In order to classify an image as “macro”, it needs to be taken at least at 1:1 magnification. Otherwise, all images that pretend to be macro, are simply close-ups.

How do we get high magnification

There are specialty lenses used for macro photography that give high magnification when focusing at close distances. Nikon calls those lenses “Micro”, while canon labels them as “Macro”. In fact they both refer to lenses with high magnification and can be used for macro photography. Manufacturers are so good at confusing consumers. It is worth mentioning that magnification is a lens feature, not the camera or sensor. But crop sensors have an edge over Full Frame cameras as they produce narrower field of view using the same lens.

Extreme Macro

Extreme macro is a term used for images taken at magnification higher than 1:1. This is achieved through very special lenses but there are tricks to get the same (or similar) magnification without spending a fortune on new equipment. You can in fact use the cheapest kit lenses (like 18-55mm) together with reverse adapters which convert them to extreme macro lenses.
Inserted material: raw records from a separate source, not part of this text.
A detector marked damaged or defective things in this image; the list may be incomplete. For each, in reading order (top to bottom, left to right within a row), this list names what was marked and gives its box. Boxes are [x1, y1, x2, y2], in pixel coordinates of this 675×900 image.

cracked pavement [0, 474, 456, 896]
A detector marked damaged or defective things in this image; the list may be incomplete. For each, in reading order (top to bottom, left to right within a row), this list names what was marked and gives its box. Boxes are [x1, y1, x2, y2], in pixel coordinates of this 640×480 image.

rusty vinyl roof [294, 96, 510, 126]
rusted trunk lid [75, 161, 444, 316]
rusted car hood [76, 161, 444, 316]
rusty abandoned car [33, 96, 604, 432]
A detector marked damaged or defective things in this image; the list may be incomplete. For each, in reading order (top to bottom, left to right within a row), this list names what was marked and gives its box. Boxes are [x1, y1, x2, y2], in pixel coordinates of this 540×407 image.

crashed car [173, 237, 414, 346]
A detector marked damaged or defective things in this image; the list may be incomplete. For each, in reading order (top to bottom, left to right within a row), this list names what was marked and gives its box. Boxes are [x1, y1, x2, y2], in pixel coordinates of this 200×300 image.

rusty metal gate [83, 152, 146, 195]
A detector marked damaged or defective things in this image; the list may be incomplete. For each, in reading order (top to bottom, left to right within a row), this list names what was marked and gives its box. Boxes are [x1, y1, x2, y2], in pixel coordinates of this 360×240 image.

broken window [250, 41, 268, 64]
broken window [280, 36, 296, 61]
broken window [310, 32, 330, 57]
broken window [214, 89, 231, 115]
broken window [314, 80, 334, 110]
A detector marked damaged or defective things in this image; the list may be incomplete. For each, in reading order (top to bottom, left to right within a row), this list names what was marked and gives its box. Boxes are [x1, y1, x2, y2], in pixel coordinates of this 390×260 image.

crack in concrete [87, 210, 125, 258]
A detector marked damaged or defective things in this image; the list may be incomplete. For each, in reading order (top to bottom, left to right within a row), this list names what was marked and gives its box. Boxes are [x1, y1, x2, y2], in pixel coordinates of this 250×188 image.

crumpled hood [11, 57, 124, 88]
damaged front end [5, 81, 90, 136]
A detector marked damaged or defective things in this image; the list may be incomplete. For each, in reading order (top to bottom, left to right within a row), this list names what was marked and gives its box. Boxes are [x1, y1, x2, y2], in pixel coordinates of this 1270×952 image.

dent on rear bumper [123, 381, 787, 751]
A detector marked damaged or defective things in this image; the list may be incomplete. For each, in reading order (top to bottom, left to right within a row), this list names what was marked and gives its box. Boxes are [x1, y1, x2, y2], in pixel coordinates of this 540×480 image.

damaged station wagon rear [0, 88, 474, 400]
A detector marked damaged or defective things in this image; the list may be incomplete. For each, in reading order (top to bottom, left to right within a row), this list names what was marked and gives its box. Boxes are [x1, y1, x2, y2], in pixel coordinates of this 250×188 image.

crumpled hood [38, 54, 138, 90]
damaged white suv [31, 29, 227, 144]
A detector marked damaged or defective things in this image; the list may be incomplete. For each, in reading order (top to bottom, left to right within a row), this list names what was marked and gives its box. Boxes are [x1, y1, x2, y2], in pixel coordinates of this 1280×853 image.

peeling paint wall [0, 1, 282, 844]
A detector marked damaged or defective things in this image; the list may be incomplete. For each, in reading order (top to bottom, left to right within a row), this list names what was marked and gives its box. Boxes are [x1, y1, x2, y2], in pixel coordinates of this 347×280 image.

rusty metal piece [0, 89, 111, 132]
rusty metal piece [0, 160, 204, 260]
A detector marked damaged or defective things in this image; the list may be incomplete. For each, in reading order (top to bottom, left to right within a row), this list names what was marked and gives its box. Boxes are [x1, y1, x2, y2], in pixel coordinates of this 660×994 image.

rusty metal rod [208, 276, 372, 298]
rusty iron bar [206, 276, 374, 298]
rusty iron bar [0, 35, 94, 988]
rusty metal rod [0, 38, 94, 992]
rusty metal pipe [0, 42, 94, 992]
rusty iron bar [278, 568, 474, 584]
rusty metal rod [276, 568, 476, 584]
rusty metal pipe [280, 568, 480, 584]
When the lens is attached to the camera in reverse, the highest magnification is achieved at the shortest focal distance. For example, if we reverse 18-55mm lens, then we get the highest magnification at 18mm. Images above and below are taken using this exact kit lens.

Focus and Depth of Field

This is a major challenge in macro photography. When aperture is wide open, the depth of field is so shallow that even the tiniest objects might be mostly our of focus. That is why most macro images are taken with closed aperture using some additional artificial lighting. If the object is static (like coins or jewelry) we can use focus stacking which basically involves taking multiple images with different areas in focus and stack them later in software.

Recommended Settings

As I said above, we have to close down aperture most of the time. So adding a flash is recommended. Support your camera with a tripod or monopod to reduce camera shake. I would recommend using Manual exposure mode and auto ISO. Do not forget to shoot in RAW as we will have to edit macro images most of the time.

Recommended Targets

Micro world is literally all around us: at home (coins), in the yard (insects, bugs, flowers). If you are planning to shoot insects, make sure you have enough time and patience, they are not exactly excited about being subject of your art. Some people use special chemistry to make insects dizzy and unable to run/fly away, but I am personally against it and find that way very irresponsible.